Copy the records below exactly. Include all of them.
(Beginning of The data)
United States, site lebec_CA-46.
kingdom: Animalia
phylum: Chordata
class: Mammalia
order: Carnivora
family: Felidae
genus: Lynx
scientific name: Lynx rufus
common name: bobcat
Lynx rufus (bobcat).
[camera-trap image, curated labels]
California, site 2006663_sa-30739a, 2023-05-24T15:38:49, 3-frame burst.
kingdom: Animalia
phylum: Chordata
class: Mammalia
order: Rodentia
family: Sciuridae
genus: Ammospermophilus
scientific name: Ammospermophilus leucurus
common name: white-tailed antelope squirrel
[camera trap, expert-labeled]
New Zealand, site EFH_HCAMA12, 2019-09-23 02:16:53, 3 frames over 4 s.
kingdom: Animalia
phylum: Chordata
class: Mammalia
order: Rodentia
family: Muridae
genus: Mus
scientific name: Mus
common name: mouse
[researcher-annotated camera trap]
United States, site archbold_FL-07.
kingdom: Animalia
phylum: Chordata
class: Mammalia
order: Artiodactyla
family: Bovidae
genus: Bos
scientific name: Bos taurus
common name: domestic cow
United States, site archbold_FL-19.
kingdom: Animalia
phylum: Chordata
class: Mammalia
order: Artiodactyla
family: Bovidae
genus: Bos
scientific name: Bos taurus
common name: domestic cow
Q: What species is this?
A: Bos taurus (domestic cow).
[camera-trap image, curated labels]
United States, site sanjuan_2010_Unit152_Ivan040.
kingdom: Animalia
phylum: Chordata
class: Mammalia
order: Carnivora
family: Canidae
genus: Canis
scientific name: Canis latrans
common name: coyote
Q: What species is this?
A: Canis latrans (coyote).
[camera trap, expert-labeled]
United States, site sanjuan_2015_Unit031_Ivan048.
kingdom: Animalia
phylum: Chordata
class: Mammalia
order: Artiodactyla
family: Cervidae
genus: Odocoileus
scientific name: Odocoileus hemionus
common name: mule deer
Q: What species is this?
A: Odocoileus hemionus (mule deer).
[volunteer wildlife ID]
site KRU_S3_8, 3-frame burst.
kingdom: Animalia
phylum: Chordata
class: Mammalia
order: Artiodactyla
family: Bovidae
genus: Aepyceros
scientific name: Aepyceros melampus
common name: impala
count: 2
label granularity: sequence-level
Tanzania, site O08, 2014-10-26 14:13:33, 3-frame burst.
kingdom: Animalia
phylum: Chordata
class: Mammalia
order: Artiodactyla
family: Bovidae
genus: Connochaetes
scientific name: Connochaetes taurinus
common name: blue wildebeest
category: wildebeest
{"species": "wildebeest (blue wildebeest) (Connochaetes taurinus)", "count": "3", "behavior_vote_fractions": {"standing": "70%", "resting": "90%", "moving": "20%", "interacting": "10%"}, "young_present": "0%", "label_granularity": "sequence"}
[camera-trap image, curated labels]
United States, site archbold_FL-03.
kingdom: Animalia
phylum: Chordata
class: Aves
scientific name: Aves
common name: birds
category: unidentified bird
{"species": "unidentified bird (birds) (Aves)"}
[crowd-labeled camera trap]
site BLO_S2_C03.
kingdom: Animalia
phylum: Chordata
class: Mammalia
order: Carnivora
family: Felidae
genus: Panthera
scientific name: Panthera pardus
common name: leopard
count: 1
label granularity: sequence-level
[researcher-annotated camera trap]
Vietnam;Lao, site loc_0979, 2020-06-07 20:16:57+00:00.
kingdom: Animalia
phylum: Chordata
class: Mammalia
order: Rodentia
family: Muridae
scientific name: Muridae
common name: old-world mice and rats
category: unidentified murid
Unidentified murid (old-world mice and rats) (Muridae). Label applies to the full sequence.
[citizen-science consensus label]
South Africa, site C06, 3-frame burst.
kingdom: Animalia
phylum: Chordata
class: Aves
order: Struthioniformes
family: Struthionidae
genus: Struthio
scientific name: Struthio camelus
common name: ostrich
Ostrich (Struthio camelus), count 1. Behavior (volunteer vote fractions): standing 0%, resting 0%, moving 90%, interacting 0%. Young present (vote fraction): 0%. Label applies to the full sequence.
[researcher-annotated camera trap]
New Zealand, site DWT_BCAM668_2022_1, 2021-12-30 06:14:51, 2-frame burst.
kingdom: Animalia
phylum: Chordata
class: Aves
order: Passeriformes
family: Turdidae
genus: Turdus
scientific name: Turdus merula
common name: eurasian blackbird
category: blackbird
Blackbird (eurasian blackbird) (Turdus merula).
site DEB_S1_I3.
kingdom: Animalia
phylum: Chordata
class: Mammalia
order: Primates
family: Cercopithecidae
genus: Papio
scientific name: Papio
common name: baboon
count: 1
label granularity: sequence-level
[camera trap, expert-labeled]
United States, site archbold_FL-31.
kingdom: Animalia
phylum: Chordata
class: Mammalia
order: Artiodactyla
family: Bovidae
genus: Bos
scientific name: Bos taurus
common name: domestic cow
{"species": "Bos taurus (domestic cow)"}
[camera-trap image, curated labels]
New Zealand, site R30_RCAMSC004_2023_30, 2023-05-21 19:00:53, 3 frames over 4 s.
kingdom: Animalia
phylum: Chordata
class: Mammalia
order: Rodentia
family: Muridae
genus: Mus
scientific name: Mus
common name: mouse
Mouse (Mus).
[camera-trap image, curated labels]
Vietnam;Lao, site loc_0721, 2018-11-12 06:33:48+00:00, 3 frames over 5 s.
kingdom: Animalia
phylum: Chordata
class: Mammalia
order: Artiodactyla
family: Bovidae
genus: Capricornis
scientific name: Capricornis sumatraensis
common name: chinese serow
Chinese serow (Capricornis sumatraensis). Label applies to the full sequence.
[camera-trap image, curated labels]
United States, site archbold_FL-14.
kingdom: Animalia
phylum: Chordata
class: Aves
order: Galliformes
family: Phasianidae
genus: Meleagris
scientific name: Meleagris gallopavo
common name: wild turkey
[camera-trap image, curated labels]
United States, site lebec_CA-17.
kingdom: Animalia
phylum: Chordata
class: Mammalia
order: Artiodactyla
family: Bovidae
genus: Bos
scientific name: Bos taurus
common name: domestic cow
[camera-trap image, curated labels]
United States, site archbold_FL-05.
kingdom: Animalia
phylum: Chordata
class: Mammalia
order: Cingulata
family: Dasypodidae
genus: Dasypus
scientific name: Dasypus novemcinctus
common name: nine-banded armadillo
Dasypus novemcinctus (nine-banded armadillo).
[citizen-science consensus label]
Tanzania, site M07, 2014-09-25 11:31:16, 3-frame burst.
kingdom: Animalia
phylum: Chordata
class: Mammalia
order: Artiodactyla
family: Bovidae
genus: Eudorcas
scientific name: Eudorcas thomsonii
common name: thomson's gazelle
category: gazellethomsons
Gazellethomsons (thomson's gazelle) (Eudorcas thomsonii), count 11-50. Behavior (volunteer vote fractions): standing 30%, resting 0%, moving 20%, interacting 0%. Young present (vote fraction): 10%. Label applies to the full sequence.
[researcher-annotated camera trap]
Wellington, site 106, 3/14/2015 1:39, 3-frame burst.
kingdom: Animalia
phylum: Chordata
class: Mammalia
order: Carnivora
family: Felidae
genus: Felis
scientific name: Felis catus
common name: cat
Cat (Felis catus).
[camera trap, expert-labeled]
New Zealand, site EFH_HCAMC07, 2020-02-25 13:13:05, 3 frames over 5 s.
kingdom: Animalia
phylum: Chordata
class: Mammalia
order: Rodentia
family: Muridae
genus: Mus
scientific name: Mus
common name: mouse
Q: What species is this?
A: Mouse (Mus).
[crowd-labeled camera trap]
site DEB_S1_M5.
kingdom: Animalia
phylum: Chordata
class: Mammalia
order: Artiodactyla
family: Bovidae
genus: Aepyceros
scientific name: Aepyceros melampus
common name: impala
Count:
(End of The data)
▶ _Written answer_:
United States, site lebec_CA-46.
kingdom: Animalia
phylum: Chordata
class: Mammalia
order: Carnivora
family: Felidae
genus: Lynx
scientific name: Lynx rufus
common name: bobcat
Lynx rufus (bobcat).
[camera-trap image, curated labels]
California, site 2006663_sa-30739a, 2023-05-24T15:38:49, 3-frame burst.
kingdom: Animalia
phylum: Chordata
class: Mammalia
order: Rodentia
family: Sciuridae
genus: Ammospermophilus
scientific name: Ammospermophilus leucurus
common name: white-tailed antelope squirrel
[camera trap, expert-labeled]
New Zealand, site EFH_HCAMA12, 2019-09-23 02:16:53, 3 frames over 4 s.
kingdom: Animalia
phylum: Chordata
class: Mammalia
order: Rodentia
family: Muridae
genus: Mus
scientific name: Mus
common name: mouse
[researcher-annotated camera trap]
United States, site archbold_FL-07.
kingdom: Animalia
phylum: Chordata
class: Mammalia
order: Artiodactyla
family: Bovidae
genus: Bos
scientific name: Bos taurus
common name: domestic cow
United States, site archbold_FL-19.
kingdom: Animalia
phylum: Chordata
class: Mammalia
order: Artiodactyla
family: Bovidae
genus: Bos
scientific name: Bos taurus
common name: domestic cow
Q: What species is this?
A: Bos taurus (domestic cow).
[camera-trap image, curated labels]
United States, site sanjuan_2010_Unit152_Ivan040.
kingdom: Animalia
phylum: Chordata
class: Mammalia
order: Carnivora
family: Canidae
genus: Canis
scientific name: Canis latrans
common name: coyote
Q: What species is this?
A: Canis latrans (coyote).
[camera trap, expert-labeled]
United States, site sanjuan_2015_Unit031_Ivan048.
kingdom: Animalia
phylum: Chordata
class: Mammalia
order: Artiodactyla
family: Cervidae
genus: Odocoileus
scientific name: Odocoileus hemionus
common name: mule deer
Q: What species is this?
A: Odocoileus hemionus (mule deer).
[volunteer wildlife ID]
site KRU_S3_8, 3-frame burst.
kingdom: Animalia
phylum: Chordata
class: Mammalia
order: Artiodactyla
family: Bovidae
genus: Aepyceros
scientific name: Aepyceros melampus
common name: impala
count: 2
label granularity: sequence-level
Tanzania, site O08, 2014-10-26 14:13:33, 3-frame burst.
kingdom: Animalia
phylum: Chordata
class: Mammalia
order: Artiodactyla
family: Bovidae
genus: Connochaetes
scientific name: Connochaetes taurinus
common name: blue wildebeest
category: wildebeest
{"species": "wildebeest (blue wildebeest) (Connochaetes taurinus)", "count": "3", "behavior_vote_fractions": {"standing": "70%", "resting": "90%", "moving": "20%", "interacting": "10%"}, "young_present": "0%", "label_granularity": "sequence"}
[camera-trap image, curated labels]
United States, site archbold_FL-03.
kingdom: Animalia
phylum: Chordata
class: Aves
scientific name: Aves
common name: birds
category: unidentified bird
{"species": "unidentified bird (birds) (Aves)"}
[crowd-labeled camera trap]
site BLO_S2_C03.
kingdom: Animalia
phylum: Chordata
class: Mammalia
order: Carnivora
family: Felidae
genus: Panthera
scientific name: Panthera pardus
common name: leopard
count: 1
label granularity: sequence-level
[researcher-annotated camera trap]
Vietnam;Lao, site loc_0979, 2020-06-07 20:16:57+00:00.
kingdom: Animalia
phylum: Chordata
class: Mammalia
order: Rodentia
family: Muridae
scientific name: Muridae
common name: old-world mice and rats
category: unidentified murid
Unidentified murid (old-world mice and rats) (Muridae). Label applies to the full sequence.
[citizen-science consensus label]
South Africa, site C06, 3-frame burst.
kingdom: Animalia
phylum: Chordata
class: Aves
order: Struthioniformes
family: Struthionidae
genus: Struthio
scientific name: Struthio camelus
common name: ostrich
Ostrich (Struthio camelus), count 1. Behavior (volunteer vote fractions): standing 0%, resting 0%, moving 90%, interacting 0%. Young present (vote fraction): 0%. Label applies to the full sequence.
[researcher-annotated camera trap]
New Zealand, site DWT_BCAM668_2022_1, 2021-12-30 06:14:51, 2-frame burst.
kingdom: Animalia
phylum: Chordata
class: Aves
order: Passeriformes
family: Turdidae
genus: Turdus
scientific name: Turdus merula
common name: eurasian blackbird
category: blackbird
Blackbird (eurasian blackbird) (Turdus merula).
site DEB_S1_I3.
kingdom: Animalia
phylum: Chordata
class: Mammalia
order: Primates
family: Cercopithecidae
genus: Papio
scientific name: Papio
common name: baboon
count: 1
label granularity: sequence-level
[camera trap, expert-labeled]
United States, site archbold_FL-31.
kingdom: Animalia
phylum: Chordata
class: Mammalia
order: Artiodactyla
family: Bovidae
genus: Bos
scientific name: Bos taurus
common name: domestic cow
{"species": "Bos taurus (domestic cow)"}
[camera-trap image, curated labels]
New Zealand, site R30_RCAMSC004_2023_30, 2023-05-21 19:00:53, 3 frames over 4 s.
kingdom: Animalia
phylum: Chordata
class: Mammalia
order: Rodentia
family: Muridae
genus: Mus
scientific name: Mus
common name: mouse
Mouse (Mus).
[camera-trap image, curated labels]
Vietnam;Lao, site loc_0721, 2018-11-12 06:33:48+00:00, 3 frames over 5 s.
kingdom: Animalia
phylum: Chordata
class: Mammalia
order: Artiodactyla
family: Bovidae
genus: Capricornis
scientific name: Capricornis sumatraensis
common name: chinese serow
Chinese serow (Capricornis sumatraensis). Label applies to the full sequence.
[camera-trap image, curated labels]
United States, site archbold_FL-14.
kingdom: Animalia
phylum: Chordata
class: Aves
order: Galliformes
family: Phasianidae
genus: Meleagris
scientific name: Meleagris gallopavo
common name: wild turkey
[camera-trap image, curated labels]
United States, site lebec_CA-17.
kingdom: Animalia
phylum: Chordata
class: Mammalia
order: Artiodactyla
family: Bovidae
genus: Bos
scientific name: Bos taurus
common name: domestic cow
[camera-trap image, curated labels]
United States, site archbold_FL-05.
kingdom: Animalia
phylum: Chordata
class: Mammalia
order: Cingulata
family: Dasypodidae
genus: Dasypus
scientific name: Dasypus novemcinctus
common name: nine-banded armadillo
Dasypus novemcinctus (nine-banded armadillo).
[citizen-science consensus label]
Tanzania, site M07, 2014-09-25 11:31:16, 3-frame burst.
kingdom: Animalia
phylum: Chordata
class: Mammalia
order: Artiodactyla
family: Bovidae
genus: Eudorcas
scientific name: Eudorcas thomsonii
common name: thomson's gazelle
category: gazellethomsons
Gazellethomsons (thomson's gazelle) (Eudorcas thomsonii), count 11-50. Behavior (volunteer vote fractions): standing 30%, resting 0%, moving 20%, interacting 0%. Young present (vote fraction): 10%. Label applies to the full sequence.
[researcher-annotated camera trap]
Wellington, site 106, 3/14/2015 1:39, 3-frame burst.
kingdom: Animalia
phylum: Chordata
class: Mammalia
order: Carnivora
family: Felidae
genus: Felis
scientific name: Felis catus
common name: cat
Cat (Felis catus).
[camera trap, expert-labeled]
New Zealand, site EFH_HCAMC07, 2020-02-25 13:13:05, 3 frames over 5 s.
kingdom: Animalia
phylum: Chordata
class: Mammalia
order: Rodentia
family: Muridae
genus: Mus
scientific name: Mus
common name: mouse
Q: What species is this?
A: Mouse (Mus).
[crowd-labeled camera trap]
site DEB_S1_M5.
kingdom: Animalia
phylum: Chordata
class: Mammalia
order: Artiodactyla
family: Bovidae
genus: Aepyceros
scientific name: Aepyceros melampus
common name: impala
Count:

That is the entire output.